> Tasks to complete:
a – From the lecture notes on parity measures, write out the stretch from "5. Parity Measures" through "a causal investigation).".
b – In the lecture notes on parity measures, list each symbol fixed as notation for the rest of the chapter, together with what it denotes.

===== Source text =====

5. Parity Measures

5.1. Introduction

We will now look specifically at preliminary notions of fairness applied to decision making systems powered by a supervised classifier. We begin with observational criteria: measurement of what exists and is observable. Observational criteria, like identifying differences the distribution of salaries between men and women, don’t assert anything meaningful about the nature of the discrepancy, about why such differences exist, or whether they constitute discrimination. On the other hand, identifying such differences is a first step in surfacing possible inequities and understanding why they exist (e.g. via a causal investigation).

In this lecture, we will focus on allocative algorithmic decision made by a supervised, binary classifier. Such a context provides a simple, yet important, example to begin understanding these ideas. Much of this perspective follows Chapter 2 of [BHN19].

We fix notation for this context, which will be used in the remainder of the chapter:

  • the observed characteristics of an individual (variables) be denoted by \(X\),

  • a category containing a salient group (e.g. race) specified by \(A\),

  • the binary outcome variable denoted \(Y\),

  • the decision making classifier \(C(X,A)\).

Recall how each of these are depend on human choice and hide the complex, dirty, processes of measurement and interpretation.

5.1.1. Outline

  • We start by first focusing on notion of the average quality of a classifier and examine properties of common metrics for classifiers in machine learning. On their own, these measures give us tools to pose questions about notions of sufficiency (as a concept in opposition to equality).

  • The next section will discuss parity measures, which quantify notions of equality we discussed before.

  • We then will revisit the tradeoff between maximizing aggregate utility and maintaining equality among groups

  • Lastly, we will look at ways these parity measures affect different steps of the modeling pipeline.

===== Data under study =====

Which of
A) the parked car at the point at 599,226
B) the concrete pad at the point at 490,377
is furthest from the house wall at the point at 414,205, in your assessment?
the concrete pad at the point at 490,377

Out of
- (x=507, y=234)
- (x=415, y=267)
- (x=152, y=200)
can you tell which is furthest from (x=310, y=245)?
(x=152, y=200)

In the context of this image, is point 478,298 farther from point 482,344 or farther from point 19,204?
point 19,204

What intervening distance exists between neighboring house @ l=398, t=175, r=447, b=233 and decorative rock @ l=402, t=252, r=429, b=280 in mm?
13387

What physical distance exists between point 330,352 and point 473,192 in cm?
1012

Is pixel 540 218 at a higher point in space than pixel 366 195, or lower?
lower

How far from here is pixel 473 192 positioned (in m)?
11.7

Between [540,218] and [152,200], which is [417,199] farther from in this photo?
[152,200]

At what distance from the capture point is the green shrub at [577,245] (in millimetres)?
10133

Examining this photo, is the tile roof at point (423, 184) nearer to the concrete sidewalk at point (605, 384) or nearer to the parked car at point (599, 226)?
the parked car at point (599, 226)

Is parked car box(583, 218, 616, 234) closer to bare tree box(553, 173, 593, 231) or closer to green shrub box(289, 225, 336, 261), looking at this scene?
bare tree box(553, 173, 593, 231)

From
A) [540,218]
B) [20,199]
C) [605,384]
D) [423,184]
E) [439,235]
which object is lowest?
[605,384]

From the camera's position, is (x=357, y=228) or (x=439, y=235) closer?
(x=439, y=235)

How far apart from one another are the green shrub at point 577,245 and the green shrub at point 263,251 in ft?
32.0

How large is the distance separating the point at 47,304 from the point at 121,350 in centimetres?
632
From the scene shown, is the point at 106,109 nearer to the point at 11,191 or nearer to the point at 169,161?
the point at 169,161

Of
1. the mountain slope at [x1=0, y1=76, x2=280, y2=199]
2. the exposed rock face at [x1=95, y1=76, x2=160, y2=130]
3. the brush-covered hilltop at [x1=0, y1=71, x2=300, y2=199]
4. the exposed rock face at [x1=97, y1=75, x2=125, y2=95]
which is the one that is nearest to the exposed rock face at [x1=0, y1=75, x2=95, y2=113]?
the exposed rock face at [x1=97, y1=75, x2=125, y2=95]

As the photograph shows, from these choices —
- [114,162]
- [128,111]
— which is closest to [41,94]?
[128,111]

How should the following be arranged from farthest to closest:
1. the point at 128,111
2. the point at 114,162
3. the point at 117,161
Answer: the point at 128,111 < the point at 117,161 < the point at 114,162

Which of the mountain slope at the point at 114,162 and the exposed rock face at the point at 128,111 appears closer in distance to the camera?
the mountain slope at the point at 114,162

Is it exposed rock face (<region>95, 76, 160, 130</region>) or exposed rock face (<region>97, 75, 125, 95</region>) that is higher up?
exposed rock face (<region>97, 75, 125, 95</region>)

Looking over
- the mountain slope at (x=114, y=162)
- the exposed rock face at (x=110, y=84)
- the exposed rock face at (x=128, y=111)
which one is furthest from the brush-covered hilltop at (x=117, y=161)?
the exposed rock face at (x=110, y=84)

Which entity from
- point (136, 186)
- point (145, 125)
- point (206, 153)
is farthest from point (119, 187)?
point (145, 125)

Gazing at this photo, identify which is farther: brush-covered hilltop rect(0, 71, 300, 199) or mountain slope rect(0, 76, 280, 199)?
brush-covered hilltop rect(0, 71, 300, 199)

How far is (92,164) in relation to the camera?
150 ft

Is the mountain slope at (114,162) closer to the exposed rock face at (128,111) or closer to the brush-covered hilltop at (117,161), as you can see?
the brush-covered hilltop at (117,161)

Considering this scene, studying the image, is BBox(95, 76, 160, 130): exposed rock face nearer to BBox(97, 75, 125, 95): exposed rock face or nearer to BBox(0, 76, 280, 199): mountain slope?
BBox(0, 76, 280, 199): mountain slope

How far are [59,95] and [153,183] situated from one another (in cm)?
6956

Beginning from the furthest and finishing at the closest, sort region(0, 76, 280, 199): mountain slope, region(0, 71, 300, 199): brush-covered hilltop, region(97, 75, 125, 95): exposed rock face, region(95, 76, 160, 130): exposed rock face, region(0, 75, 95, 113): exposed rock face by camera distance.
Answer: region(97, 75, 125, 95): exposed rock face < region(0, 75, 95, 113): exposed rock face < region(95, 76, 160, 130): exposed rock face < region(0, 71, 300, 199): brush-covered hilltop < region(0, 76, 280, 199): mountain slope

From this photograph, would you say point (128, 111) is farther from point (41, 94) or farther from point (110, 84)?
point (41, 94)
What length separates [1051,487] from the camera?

=====

> Answers below:
a –
5. Parity Measures

5.1. Introduction

We will now look specifically at preliminary notions of fairness applied to decision making systems powered by a supervised classifier. We begin with observational criteria: measurement of what exists and is observable. Observational criteria, like identifying differences the distribution of salaries between men and women, don’t assert anything meaningful about the nature of the discrepancy, about why such differences exist, or whether they constitute discrimination. On the other hand, identifying such differences is a first step in surfacing possible inequities and understanding why they exist (e.g. via a causal investigation).

b –
- X: the observed characteristics (variables) of an individual
- A: a category containing a salient group (e.g. race)
- Y: the binary outcome variable
- C(X,A): the decision making classifier